David S. Ware's Shakti, his first release since the dissolution of his longstanding quartet, is an outstanding addition to the saxophonist's already extraordinary discography. Ware is reunited with bassist William Parker (a member of the earlier quartet, who goes back to Ware's very first recordings as a leader), with veteran Warren Smith seated in the drum chair formerly occupied by Susie lbarra, Marc Edwards, Whit Dickey and Guillermo E. Brown and, perhaps most notably, idiosyncratic guitarist Joe Morris taking on the chordal role previously handled by pianist Matthew Shipp. It is the clean luminous tone that Morris evinces from his instrument (a somewhat rare quality from an avant-garde guitarist) that distinguishes this group from the preceding one - giving it an airier sound.
Ware himself is still a commanding presence, playing with the spiritually driven cosmic energy that the date's title implies. The opening "Crossing Samsara" begins with an appealing free-bopping motif from which Ware launches into an unrestrained improvisation hearkening to his trinity of well-known influences - Rollins, Ayler and Coltrane - at times taking on the sound of a gospel-toned preaching saxophonist. Morris proves to be an excellent foil, twisting crystalline lines around the rolling rhythms of Parker and Smith, the latter a painterly texturalist who may be the most sympathetic drummer the unit has had yet. The 18-plus minute "Nataraj" opens with a repeated bass ostinato that leads into an Ornette-ish dirge, with Morris playing a "Lonely Woman"-like line behind Ware's dark brooding tenor. "Reflection" is a melancholic conversation, first between the leader and Parker and then Morris and the bassist, steadily underpinned by Smith's tasteful commentary.

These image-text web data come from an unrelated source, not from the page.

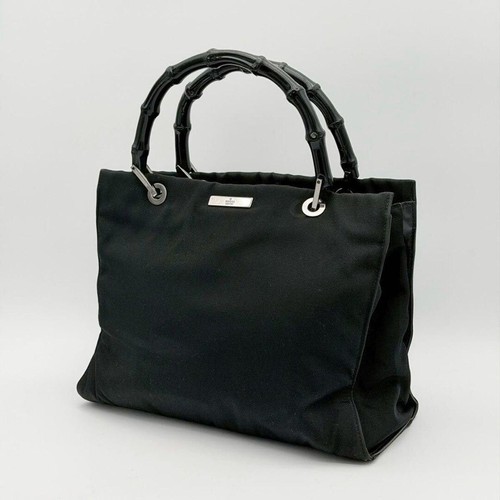 Borsa gucci bambù nylon - gucci,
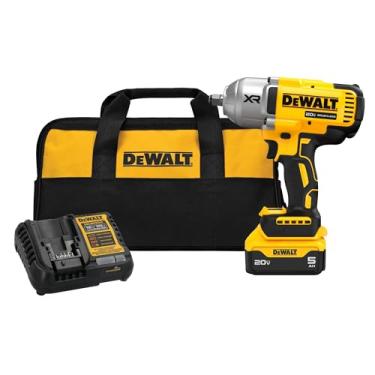Imagem de DEWALT Kit de chave de impacto sem fio de íon de lítio máximo de 20 volts (DCF900P1)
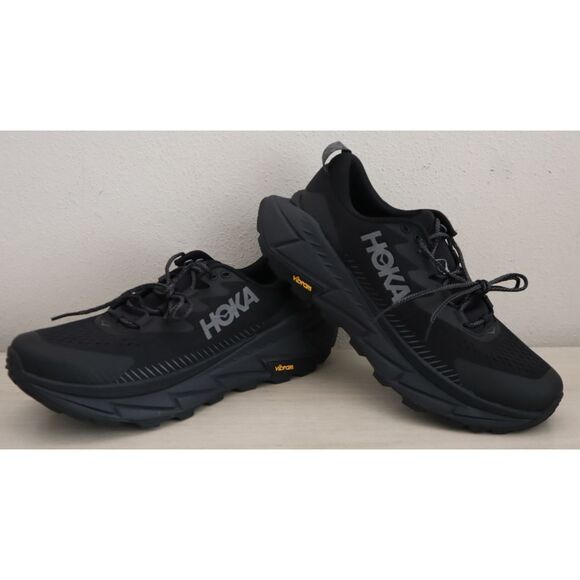 Hoka 1141610-BBLC Men's Sz 10D Triple Black Skyline-Float X Hiking Shoes - Picture 1 of 11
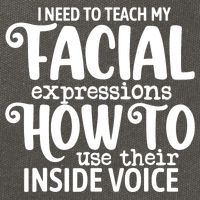 I Need To Teach My Facial Expressions How To Use Their Voice Cotton Canvas Backpack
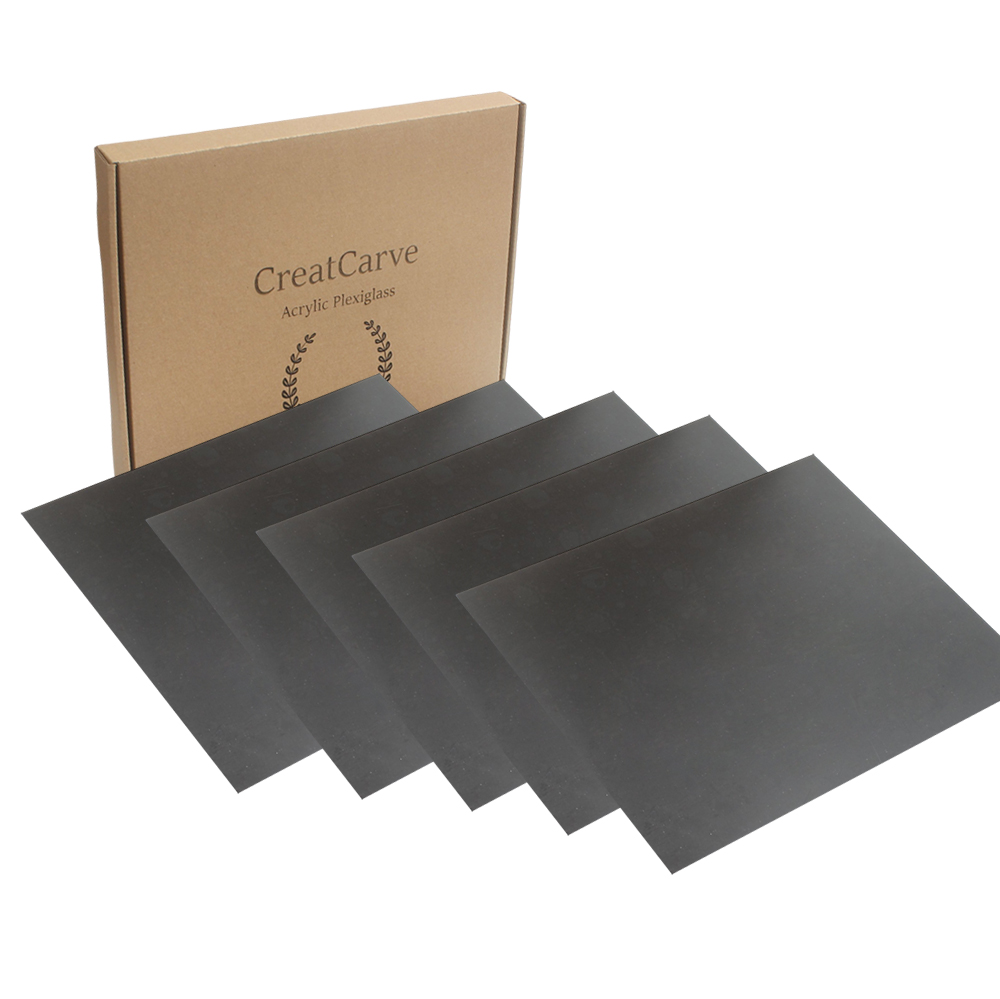 GreatCarve Acrylic glass, semi-processed;, semi processed black frosted board background board 2MM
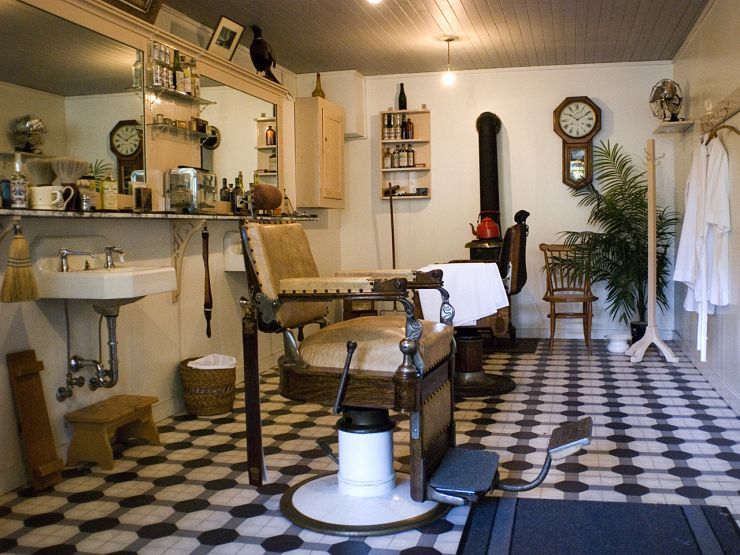 Barbershop in Burnaby Village Museum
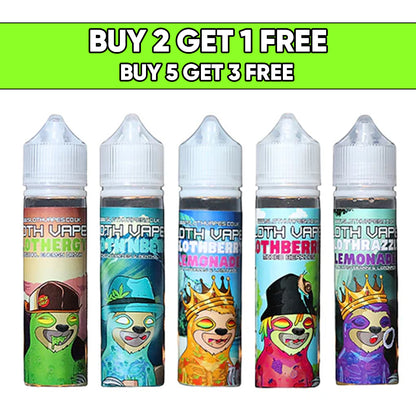 Sloth Vapes 50ml 0mg Shortfill + Free Nic Shot (70VG/30PG)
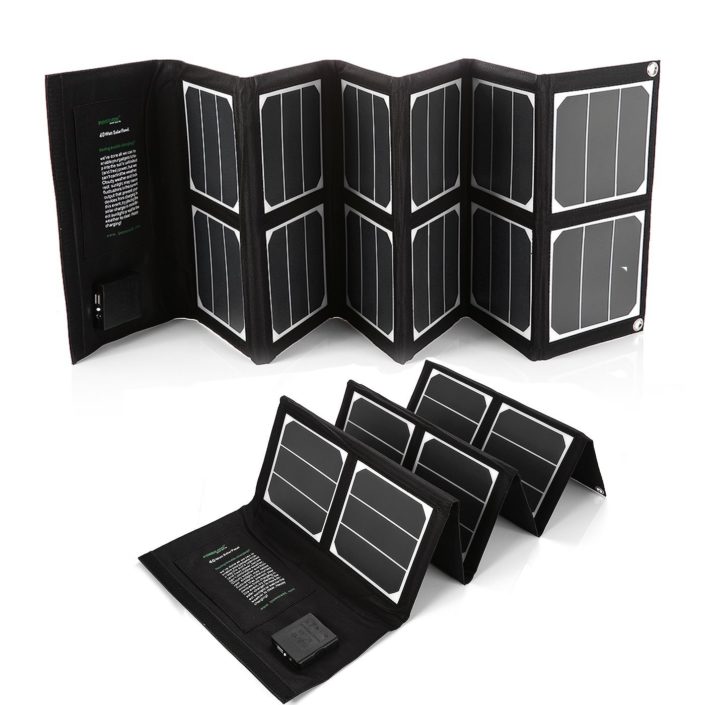 40W Foldable Solar Charger For Tablets, Phones And Laptops 40W Foldable Solar Power Bank For Smartphone / Tablet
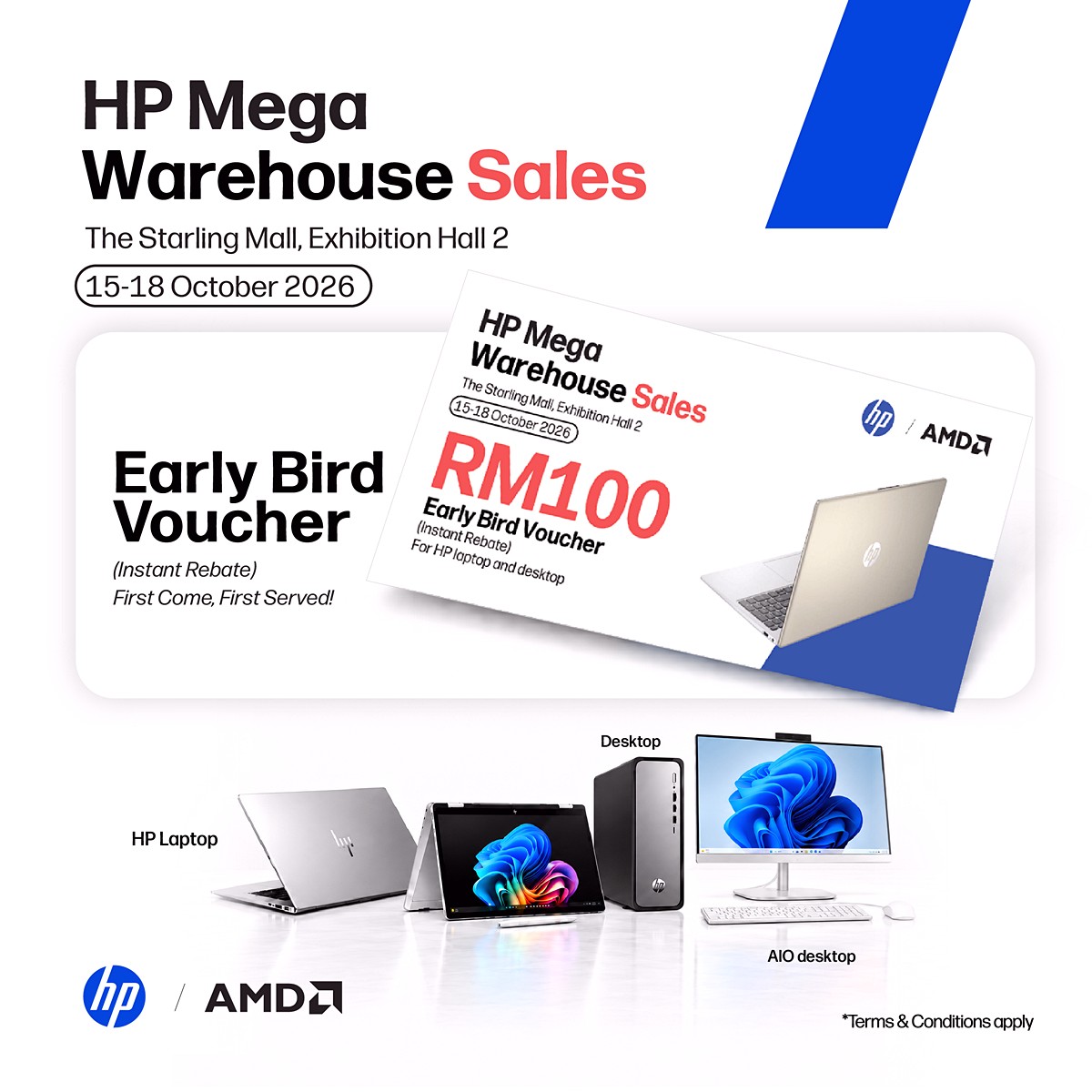 4 15–18 Oct 2026: HP Mega Warehouse Sale – Laptops from RM1,599, Monitors at RM299, Free Gifts & eWallet Rewards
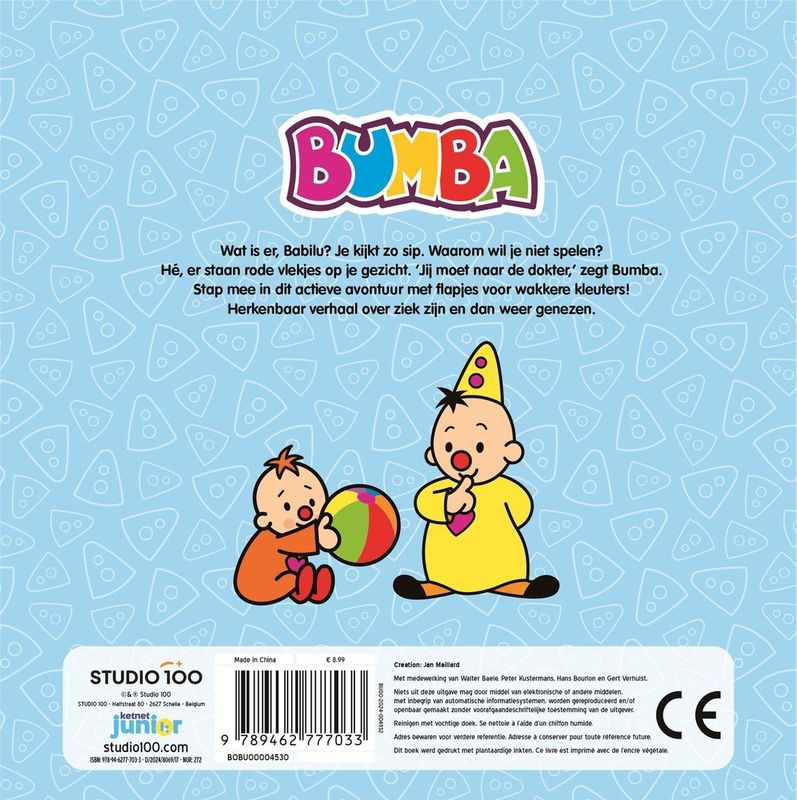 Bumba - Kartonboek met Flapjes - Bij de Dokter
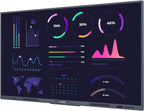 evvoli Interactive Smart Display 4K UHD, 65 Inches LED, Android 13, 40 Points, 10M Laser Distance 65EVID60X Black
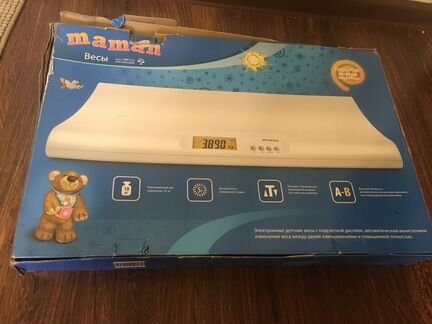 Детские весы Модель sbbc212. Maman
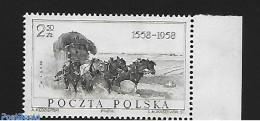 Poland 1958 400 Years Post. Without "Sämisch" , Mint NH, Nature - Horses - Post - Nuovi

"Namah" begins with Ware on kalimba and Morris playing percussion, Parker bowing bass and Smith playing the colorist on drums and cymbals prior to the leader's evocation of a prayerful melody and an extended improvisation in which he wrestles some very voice-like testimonials from his horns. The repetitive Monk-ish melody "Antidromic," first heard on 1997's Wisdom Of Uncertainty date, is given a well- deserved reprise, the whole band in inspired abandon. The concluding title suite begins with "Durga," an Ayler-ish call-and-response fanfare with guitar as the second voice, and moves, with a superb drum interlude, into the alluring deliberate line "Devi," serving as a bridge to the final movement "Kali," a freewheeling improvisation of transcendental dimensions. Taken as a whole, Shakti is one Ware's finest efforts yet, one that introduces an important new unit with what one hopes is a bright future.